** Begin RECORDS **
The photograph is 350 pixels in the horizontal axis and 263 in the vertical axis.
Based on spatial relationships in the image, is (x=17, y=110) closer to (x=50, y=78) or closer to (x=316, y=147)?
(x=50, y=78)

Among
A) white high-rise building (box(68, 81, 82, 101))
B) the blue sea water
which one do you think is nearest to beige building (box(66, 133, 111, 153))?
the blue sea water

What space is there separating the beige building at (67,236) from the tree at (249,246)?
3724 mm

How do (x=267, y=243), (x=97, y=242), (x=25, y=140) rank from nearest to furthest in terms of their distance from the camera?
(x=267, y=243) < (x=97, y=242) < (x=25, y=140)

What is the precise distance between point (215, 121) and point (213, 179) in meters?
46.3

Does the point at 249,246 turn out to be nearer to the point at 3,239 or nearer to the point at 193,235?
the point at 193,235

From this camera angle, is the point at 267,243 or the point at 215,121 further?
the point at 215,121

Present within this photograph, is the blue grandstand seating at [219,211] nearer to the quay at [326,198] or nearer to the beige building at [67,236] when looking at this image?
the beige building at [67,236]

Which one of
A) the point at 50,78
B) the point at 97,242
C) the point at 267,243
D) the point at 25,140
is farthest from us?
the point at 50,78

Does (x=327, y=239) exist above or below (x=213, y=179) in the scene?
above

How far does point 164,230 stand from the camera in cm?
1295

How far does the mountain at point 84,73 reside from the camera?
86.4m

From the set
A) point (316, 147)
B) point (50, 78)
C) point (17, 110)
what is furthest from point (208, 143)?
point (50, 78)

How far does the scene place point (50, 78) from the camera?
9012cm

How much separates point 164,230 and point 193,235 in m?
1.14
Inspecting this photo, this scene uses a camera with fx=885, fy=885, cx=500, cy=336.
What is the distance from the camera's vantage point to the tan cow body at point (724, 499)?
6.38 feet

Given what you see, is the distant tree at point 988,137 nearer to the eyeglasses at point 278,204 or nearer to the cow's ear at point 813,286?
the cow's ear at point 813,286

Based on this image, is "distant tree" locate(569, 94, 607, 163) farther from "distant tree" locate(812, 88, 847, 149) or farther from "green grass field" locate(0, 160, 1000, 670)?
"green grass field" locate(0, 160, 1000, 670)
** End RECORDS **
PROBLEM ▸ Please reproduce the data above verbatim, starting at the line that contains "Based on this" and continuing through the last line of the data.

TASK RESPONSE ▸
Based on this image, is "distant tree" locate(569, 94, 607, 163) farther from "distant tree" locate(812, 88, 847, 149) or farther from "green grass field" locate(0, 160, 1000, 670)?
"green grass field" locate(0, 160, 1000, 670)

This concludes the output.